Pour le prochain numéro
de Reconquête, j’ai hésité à consacrer un article plus long que je ne l’ai déjà
fait à l’analyse de la politique d’Emmanuel Macron, notamment sous l’éclairage
de sa personnalité et de sa conception de l’action.
Je ne crois pas m’être
trompé jusqu’ici en invoquant l’importance psycho-morphologique du mimétisme bonapartiste.
Car Macron, abordant fermement les manifestants hostiles ou les assemblées
réticentes, semble dans un choix constant de postures rappelant les peintures
de Bonaparte au pont d’Arcole (d’ailleurs moins conformes à la réalité
historique qu’à la recherche évidente d’héroïcisation mythique).
Mais, pour l’heure, n’allons
pas plus loin dans ce registre car Macron n’obéit pas seulement à ce mimétisme
bonaparto-napoléonien dans ses postures mais plus encore peut-être dans son
idéologie et sa stratégie politicienne.
Je crois d’abord que ce
n’est pas l’avenir de la patrie charnelle qui le préoccupe mais le
fonctionnement de l‘État, ce « plus froid des monstres froids ». Il
me paraît en effet être avant tout un jacobin, au sens plein de ce qu’était l’idéologie
jacobine fondée sur les deux abstractions de l’individu et de l’État (« le
zéro et l’infini »).
À l’évidence, il n’est
pas un enthousiaste des corps intermédiaires. Certes il lui arrive d’invoquer
notre chère Simone Weil, la mystique et philosophe de l’importance de « l’enracinement ».

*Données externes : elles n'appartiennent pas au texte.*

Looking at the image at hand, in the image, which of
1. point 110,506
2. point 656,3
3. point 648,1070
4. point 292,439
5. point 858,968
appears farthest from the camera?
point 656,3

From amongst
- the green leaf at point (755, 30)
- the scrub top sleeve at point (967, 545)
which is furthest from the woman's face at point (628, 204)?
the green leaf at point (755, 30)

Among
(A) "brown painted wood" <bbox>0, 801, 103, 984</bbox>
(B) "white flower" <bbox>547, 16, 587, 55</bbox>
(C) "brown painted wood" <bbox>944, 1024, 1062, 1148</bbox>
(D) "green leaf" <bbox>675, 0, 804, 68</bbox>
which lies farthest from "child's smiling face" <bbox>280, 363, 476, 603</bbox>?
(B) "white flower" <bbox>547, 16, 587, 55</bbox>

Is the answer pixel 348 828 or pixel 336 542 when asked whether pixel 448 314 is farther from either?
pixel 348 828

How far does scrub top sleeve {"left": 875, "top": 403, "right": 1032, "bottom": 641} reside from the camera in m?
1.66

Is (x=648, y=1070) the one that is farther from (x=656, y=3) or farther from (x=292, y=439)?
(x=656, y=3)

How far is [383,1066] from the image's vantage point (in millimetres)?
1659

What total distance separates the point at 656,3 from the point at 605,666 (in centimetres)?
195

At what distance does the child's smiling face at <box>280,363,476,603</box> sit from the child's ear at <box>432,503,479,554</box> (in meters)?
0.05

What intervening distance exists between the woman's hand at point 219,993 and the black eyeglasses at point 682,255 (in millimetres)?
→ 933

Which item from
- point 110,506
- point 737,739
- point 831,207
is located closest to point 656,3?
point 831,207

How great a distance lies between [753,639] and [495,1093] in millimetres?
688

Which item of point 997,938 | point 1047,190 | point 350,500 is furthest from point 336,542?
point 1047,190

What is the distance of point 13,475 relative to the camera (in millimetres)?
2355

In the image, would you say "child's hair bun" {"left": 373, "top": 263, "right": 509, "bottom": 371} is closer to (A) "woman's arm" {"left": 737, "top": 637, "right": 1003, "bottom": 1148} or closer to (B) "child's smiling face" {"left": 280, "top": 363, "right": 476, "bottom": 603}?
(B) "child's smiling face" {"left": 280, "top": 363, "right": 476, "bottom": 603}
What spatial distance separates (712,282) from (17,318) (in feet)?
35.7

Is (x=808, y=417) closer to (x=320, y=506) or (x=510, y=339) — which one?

Mais ce n’est pas la revitalisation des communautés naturelles qui semble sa
préoccupation : ni de celle de la famille dont il n’a, à ce que l’on en
connaît, que l’expérience d’une exception pas très modélisable pour la
continuité de la société ; ni de celle des communes (et encore moins des
dernières paroisses !), ni de celles des provinces ou régions.
Son idée de l’éducation
n’est pas celle de la liberté et des libertés telles qu’elles prévalent en bien
d’autres pays prospères. Rien n’indique à ce jour qu’il veuille remettre en
cause le désastreux monopole de ce que Simone Weil appelait « le gros
animal ».
Comme cette dernière, il
n’aime sans doute pas le concept et la réalité des partis politiques. Mais à l’évidence,
pas pour les remplacer par un sain fonctionnement de démocratie réelle des
corps intermédiaires.
Or il faut bien une
assise à l’encadrement politique de la société. Sur ce point, Macron a
certainement encore à l’esprit le modèle de l’Empire. À la différence des
dictateurs des régimes totalitaires ultérieurs, fascistes ou communistes, la
structure d’encadrement idéologique sur laquelle s’appuya Napoléon était la
franc-maçonnerie.
Celle-ci avait un temps
été officiellement dissoute par la Convention comme société particulière, mais
en réalité en raison de la rivalité du club des jacobins. Ce dernier ayant été
dissous, la maçonnerie en sommeil se réveilla, et se développa comme seule
société de pensée et officine d’influence politique au service de l’Empire.
Tout semble indiquer que
Macron préfère travailler avec les clubs et les « sociétés de pensée »
modernes et les officines maçonniques les plus influentes plutôt que dans la
routine d’un ou plusieurs partis. Même s’il faut faire semblant d’en vouloir.
L’homme est intelligent,
habile et, on l’a vu, redoutable pour ceux avec qui il débat. Mais c’est hélas
un jacobin, certes moderne, d’un jacobinisme aux trois niveaux du
constructionnisme, étatique, eurocratique et mondialiste.
Somme toute conforme à
la vieille utopie maçonnique de la République universelle.